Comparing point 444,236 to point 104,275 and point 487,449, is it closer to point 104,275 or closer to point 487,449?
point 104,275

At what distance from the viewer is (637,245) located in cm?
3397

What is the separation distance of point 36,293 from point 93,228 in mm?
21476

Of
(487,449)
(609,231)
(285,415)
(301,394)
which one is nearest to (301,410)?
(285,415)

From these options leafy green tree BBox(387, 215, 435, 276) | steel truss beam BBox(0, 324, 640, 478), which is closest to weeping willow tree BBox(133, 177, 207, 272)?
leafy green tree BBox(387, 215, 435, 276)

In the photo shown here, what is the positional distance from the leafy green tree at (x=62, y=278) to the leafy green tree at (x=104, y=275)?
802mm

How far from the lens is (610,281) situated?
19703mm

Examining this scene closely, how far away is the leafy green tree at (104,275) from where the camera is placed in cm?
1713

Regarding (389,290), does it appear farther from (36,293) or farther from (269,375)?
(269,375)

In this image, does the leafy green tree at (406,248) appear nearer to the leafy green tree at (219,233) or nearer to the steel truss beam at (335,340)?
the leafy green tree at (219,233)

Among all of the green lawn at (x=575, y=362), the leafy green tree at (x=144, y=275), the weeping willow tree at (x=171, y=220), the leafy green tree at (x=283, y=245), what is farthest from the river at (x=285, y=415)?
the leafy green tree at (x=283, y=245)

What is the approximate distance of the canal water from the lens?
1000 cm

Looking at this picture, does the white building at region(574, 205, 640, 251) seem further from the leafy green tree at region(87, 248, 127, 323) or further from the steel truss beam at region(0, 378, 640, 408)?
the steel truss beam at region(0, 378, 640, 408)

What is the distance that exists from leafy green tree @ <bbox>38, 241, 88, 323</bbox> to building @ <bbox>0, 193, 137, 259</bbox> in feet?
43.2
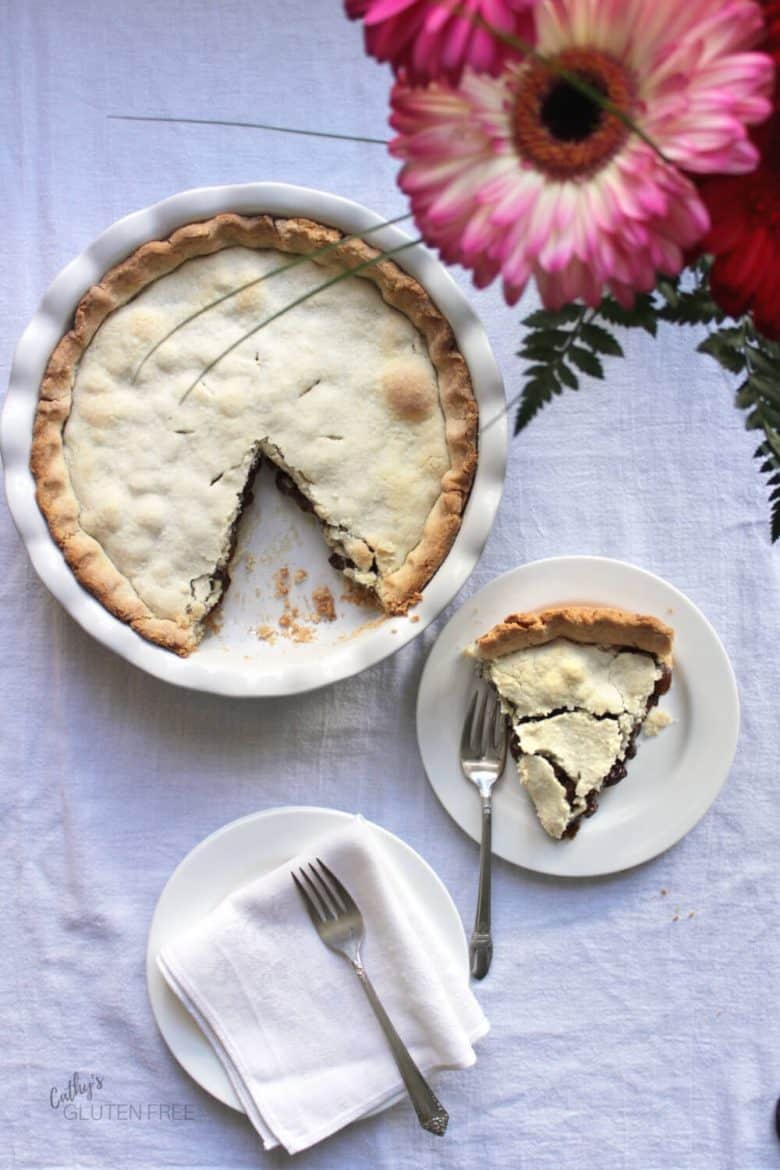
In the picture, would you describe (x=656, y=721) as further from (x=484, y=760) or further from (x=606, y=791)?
(x=484, y=760)

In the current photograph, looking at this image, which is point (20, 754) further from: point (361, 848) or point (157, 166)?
point (157, 166)

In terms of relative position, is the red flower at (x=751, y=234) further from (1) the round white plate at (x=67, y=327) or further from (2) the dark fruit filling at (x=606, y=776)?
(2) the dark fruit filling at (x=606, y=776)

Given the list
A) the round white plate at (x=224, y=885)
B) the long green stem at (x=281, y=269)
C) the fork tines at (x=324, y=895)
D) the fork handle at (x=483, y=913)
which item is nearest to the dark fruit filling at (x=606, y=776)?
the fork handle at (x=483, y=913)

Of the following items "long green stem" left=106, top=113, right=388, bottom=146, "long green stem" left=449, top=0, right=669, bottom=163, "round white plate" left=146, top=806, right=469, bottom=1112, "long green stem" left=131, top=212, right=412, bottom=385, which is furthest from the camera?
"round white plate" left=146, top=806, right=469, bottom=1112

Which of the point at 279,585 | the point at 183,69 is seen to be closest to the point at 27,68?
the point at 183,69

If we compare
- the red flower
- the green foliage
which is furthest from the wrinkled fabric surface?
the red flower

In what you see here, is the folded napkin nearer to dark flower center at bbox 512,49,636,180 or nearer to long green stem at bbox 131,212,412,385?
long green stem at bbox 131,212,412,385

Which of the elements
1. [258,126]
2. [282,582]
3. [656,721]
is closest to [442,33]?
[258,126]
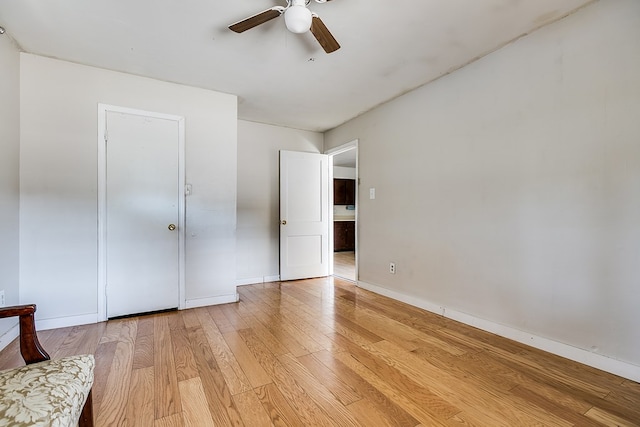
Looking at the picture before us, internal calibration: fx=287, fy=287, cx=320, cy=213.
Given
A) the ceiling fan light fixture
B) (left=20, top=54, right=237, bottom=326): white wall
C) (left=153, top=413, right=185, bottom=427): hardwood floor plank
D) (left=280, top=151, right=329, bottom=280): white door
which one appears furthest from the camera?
(left=280, top=151, right=329, bottom=280): white door

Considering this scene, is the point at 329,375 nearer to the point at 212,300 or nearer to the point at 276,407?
the point at 276,407

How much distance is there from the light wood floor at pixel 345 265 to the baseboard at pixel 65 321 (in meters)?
3.12

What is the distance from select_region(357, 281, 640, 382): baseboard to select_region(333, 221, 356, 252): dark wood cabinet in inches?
174

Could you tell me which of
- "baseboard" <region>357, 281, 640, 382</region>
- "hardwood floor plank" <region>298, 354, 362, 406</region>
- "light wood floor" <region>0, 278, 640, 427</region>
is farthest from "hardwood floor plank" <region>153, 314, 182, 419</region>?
"baseboard" <region>357, 281, 640, 382</region>

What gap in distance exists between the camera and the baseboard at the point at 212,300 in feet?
10.2

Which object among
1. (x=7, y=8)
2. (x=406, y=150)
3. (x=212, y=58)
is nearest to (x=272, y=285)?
(x=406, y=150)

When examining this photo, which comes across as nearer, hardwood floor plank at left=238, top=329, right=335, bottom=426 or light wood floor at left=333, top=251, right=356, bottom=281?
hardwood floor plank at left=238, top=329, right=335, bottom=426

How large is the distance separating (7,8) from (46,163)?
1146 mm

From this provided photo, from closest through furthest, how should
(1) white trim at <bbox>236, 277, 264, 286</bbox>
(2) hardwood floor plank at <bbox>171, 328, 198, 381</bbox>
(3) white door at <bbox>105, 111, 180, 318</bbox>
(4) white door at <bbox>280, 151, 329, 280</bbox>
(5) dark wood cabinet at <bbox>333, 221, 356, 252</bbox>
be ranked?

EXERCISE DIRECTIONS >> Copy out all of the rows again, switching every "weeping willow tree" to "willow tree" and leaving everything else as it is. Omit the pictures from your answer.

ANSWER TO THE TASK >>
Comparing point 444,236 to point 104,275 and point 487,449, is it closer to point 104,275 or closer to point 487,449?
point 104,275

At what distance from the viewer is (637,245) located in cm?
3397

What is the separation distance of point 36,293 from point 93,228 in mm?
21476

Of
(487,449)
(609,231)
(285,415)
(301,394)
which one is nearest to (301,410)?
(285,415)

From these options leafy green tree BBox(387, 215, 435, 276) | steel truss beam BBox(0, 324, 640, 478), which is closest to willow tree BBox(133, 177, 207, 272)?
leafy green tree BBox(387, 215, 435, 276)

In the photo shown here, what is the positional distance from the leafy green tree at (x=62, y=278) to the leafy green tree at (x=104, y=275)?
802mm

How far from the lens is (610,281) situated?
19703mm

Examining this scene closely, how far away is the leafy green tree at (104,275) from where the camera is placed in cm?
1713

Regarding (389,290), does it appear farther from (36,293) or farther from (269,375)?
(269,375)

In this image, does the leafy green tree at (406,248) appear nearer to the leafy green tree at (219,233) or nearer to the steel truss beam at (335,340)?
the leafy green tree at (219,233)

Among all of the green lawn at (x=575, y=362), the leafy green tree at (x=144, y=275), the willow tree at (x=171, y=220), the leafy green tree at (x=283, y=245), what is farthest from the river at (x=285, y=415)?
the leafy green tree at (x=283, y=245)

What is the approximate distance of the canal water from the lens?
1000 cm

Looking at this picture, does the white building at region(574, 205, 640, 251) seem further from the leafy green tree at region(87, 248, 127, 323) or further from the steel truss beam at region(0, 378, 640, 408)?
the steel truss beam at region(0, 378, 640, 408)

What is the distance that exists from leafy green tree @ <bbox>38, 241, 88, 323</bbox> to building @ <bbox>0, 193, 137, 259</bbox> in feet?
43.2
In the picture, would you describe (x=656, y=721) as further from (x=484, y=760) or further from (x=606, y=791)?
(x=484, y=760)

In the current photograph, looking at this image, which is point (20, 754) further from: point (361, 848) or point (157, 166)?
point (157, 166)

In terms of relative position, is the red flower at (x=751, y=234) further from (1) the round white plate at (x=67, y=327) or further from (2) the dark fruit filling at (x=606, y=776)?
(2) the dark fruit filling at (x=606, y=776)

Given the list
A) the round white plate at (x=224, y=885)
B) the long green stem at (x=281, y=269)
C) the fork tines at (x=324, y=895)
D) the fork handle at (x=483, y=913)
which item is nearest to the dark fruit filling at (x=606, y=776)?
the fork handle at (x=483, y=913)

Of the following items "long green stem" left=106, top=113, right=388, bottom=146, "long green stem" left=449, top=0, right=669, bottom=163, "round white plate" left=146, top=806, right=469, bottom=1112, "long green stem" left=131, top=212, right=412, bottom=385, which is furthest from the camera?
"round white plate" left=146, top=806, right=469, bottom=1112

Which of the point at 279,585 | the point at 183,69 is seen to be closest to the point at 27,68?
the point at 183,69

If we compare
- the red flower
- the green foliage
which is furthest from the wrinkled fabric surface?
the red flower

In what you see here, is the folded napkin nearer to dark flower center at bbox 512,49,636,180 or nearer to long green stem at bbox 131,212,412,385?
long green stem at bbox 131,212,412,385

Which of the elements
1. [258,126]
2. [282,582]
3. [656,721]
is closest to [442,33]?
[258,126]
Looking at the picture before us, internal calibration: fx=287, fy=287, cx=320, cy=213.
Given
A) the ceiling fan light fixture
B) (left=20, top=54, right=237, bottom=326): white wall
C) (left=153, top=413, right=185, bottom=427): hardwood floor plank
D) (left=280, top=151, right=329, bottom=280): white door
which one appears furthest from the camera?
(left=280, top=151, right=329, bottom=280): white door

Considering this scene, is the point at 329,375 nearer to the point at 212,300 or nearer to the point at 276,407?
the point at 276,407

How much distance is there from the light wood floor at pixel 345 265 to the baseboard at pixel 65 321 (in meters)?
3.12

What is the distance from select_region(357, 281, 640, 382): baseboard to select_region(333, 221, 356, 252): dark wood cabinet in inches?
174

Could you tell me which of
- "baseboard" <region>357, 281, 640, 382</region>
- "hardwood floor plank" <region>298, 354, 362, 406</region>
- "light wood floor" <region>0, 278, 640, 427</region>
is farthest from "hardwood floor plank" <region>153, 314, 182, 419</region>?
"baseboard" <region>357, 281, 640, 382</region>

What gap in distance exists between the camera and the baseboard at the point at 212,300 in feet?
10.2

Which object among
1. (x=7, y=8)
2. (x=406, y=150)
3. (x=212, y=58)
is nearest to (x=272, y=285)?
(x=406, y=150)

When examining this photo, which comes across as nearer, hardwood floor plank at left=238, top=329, right=335, bottom=426 or light wood floor at left=333, top=251, right=356, bottom=281?
hardwood floor plank at left=238, top=329, right=335, bottom=426

How large is the distance separating (7,8) from (46,163)?
1146 mm

From this provided photo, from closest through furthest, how should
(1) white trim at <bbox>236, 277, 264, 286</bbox>
(2) hardwood floor plank at <bbox>171, 328, 198, 381</bbox>
(3) white door at <bbox>105, 111, 180, 318</bbox>
(4) white door at <bbox>280, 151, 329, 280</bbox>
(5) dark wood cabinet at <bbox>333, 221, 356, 252</bbox>
be ranked?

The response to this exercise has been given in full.